In the Protest Chaplaincy workshop, I learned how to support you and other community members the next time we rise up in protest. The workshop on Reparations gave me concrete ways to begin making amends to our African American siblings. Other speakers directed me to step into the fray and speak up against color blindness. The Rev. Canon Kelly Brown Douglas asked “What does it mean to Be Church?” How would you answer that?
Thank you for supporting us as we learned how to continue Loving God and one another.
~Rachel Williamson
Bishop Michael Curry told a story about THE WEDDING he officiated for Harry and Megan. The sermon was about love – one of the scriptures being John 4:16, “God is love. Those who live in love live in God, and God lives in them.” Afterwards, he said it was uncanny how many people approached him in public and said they had no idea Christianity was about love. Thus, the name of the conference: “It’s All about Love” and reclaiming love as the bedrock of Christianity.
This reclamation is anchored in truth - the antithesis of love is racism.
Throughout the conference three directives emerged: Educate (Sacred Ground), Inner work (Racial Equity Project (REP) Parish-Focused Committee) and act (REP Community Outreach).

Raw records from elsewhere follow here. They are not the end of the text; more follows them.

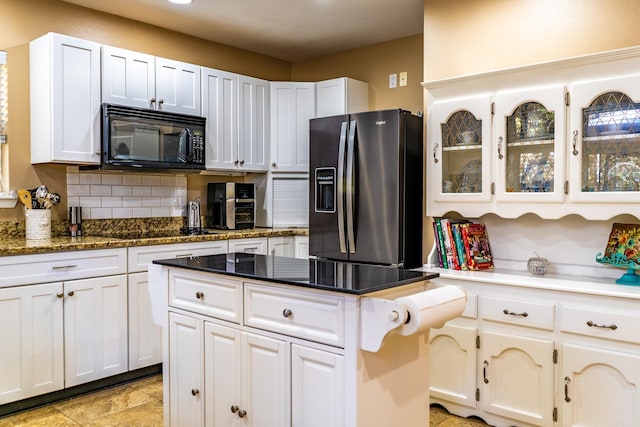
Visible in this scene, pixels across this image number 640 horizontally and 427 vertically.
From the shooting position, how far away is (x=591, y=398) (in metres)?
2.36

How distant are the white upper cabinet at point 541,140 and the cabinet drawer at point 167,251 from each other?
5.39ft

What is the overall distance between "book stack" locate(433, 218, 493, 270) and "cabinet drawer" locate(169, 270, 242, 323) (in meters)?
1.56

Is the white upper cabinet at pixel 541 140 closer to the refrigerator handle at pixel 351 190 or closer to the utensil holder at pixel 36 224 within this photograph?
the refrigerator handle at pixel 351 190

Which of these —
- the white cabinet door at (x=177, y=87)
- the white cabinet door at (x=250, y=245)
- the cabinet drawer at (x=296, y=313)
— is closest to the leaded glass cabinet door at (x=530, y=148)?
the cabinet drawer at (x=296, y=313)

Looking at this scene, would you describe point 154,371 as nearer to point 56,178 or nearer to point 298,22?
point 56,178

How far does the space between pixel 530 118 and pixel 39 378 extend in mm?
3192

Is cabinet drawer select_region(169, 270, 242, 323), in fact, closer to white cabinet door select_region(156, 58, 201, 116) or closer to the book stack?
the book stack

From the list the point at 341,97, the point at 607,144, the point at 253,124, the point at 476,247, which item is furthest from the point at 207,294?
the point at 341,97

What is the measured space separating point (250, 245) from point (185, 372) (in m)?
1.84

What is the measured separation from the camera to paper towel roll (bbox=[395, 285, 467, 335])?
5.14 feet

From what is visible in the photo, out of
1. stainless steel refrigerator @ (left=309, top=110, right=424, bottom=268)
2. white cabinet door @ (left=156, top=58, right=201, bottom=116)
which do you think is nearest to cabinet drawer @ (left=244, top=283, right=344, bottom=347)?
stainless steel refrigerator @ (left=309, top=110, right=424, bottom=268)

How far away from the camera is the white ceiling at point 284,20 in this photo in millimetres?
3607

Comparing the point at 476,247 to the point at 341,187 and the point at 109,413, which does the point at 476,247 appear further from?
the point at 109,413

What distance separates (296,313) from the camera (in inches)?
70.6
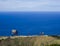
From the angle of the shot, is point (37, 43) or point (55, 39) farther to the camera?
point (55, 39)

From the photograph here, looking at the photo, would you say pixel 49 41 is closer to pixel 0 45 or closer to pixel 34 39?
pixel 34 39

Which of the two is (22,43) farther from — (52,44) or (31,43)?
(52,44)

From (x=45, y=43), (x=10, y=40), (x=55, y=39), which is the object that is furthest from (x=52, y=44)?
(x=10, y=40)

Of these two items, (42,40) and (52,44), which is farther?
(42,40)

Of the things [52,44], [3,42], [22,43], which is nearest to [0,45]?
[3,42]

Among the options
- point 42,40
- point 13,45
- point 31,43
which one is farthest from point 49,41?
point 13,45

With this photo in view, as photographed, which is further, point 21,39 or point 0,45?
point 21,39

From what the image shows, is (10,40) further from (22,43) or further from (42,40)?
(42,40)
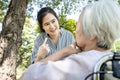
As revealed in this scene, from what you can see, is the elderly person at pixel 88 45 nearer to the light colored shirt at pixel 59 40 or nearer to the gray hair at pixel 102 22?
the gray hair at pixel 102 22

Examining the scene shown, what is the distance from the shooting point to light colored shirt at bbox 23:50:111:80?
55.0 inches

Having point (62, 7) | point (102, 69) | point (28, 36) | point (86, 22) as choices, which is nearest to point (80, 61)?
point (102, 69)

I left with two distinct feelings: the wealth of Episcopal leaders of color speaking truth places the Episcopal Church on the cutting edge of racial healing, and…Church of the Servant has embraced this work more ardently than many other churches.
But we have a LIFELONG journey ahead of us. I brought home two statements I encourage us to consider as individuals and as a congregation:
“Whiteness keeps us from what God wants.”
“The mental duress of white supremacy causes us to shrink from being the person God intends us to be.”.
As Dr. Catherine Meeks, executive director of the Absalom Jones Center for Racial Healing and author of The Night Is Long, But Light Comes in the Morning, said: “Stand up and be counted. God has an assignment for us.”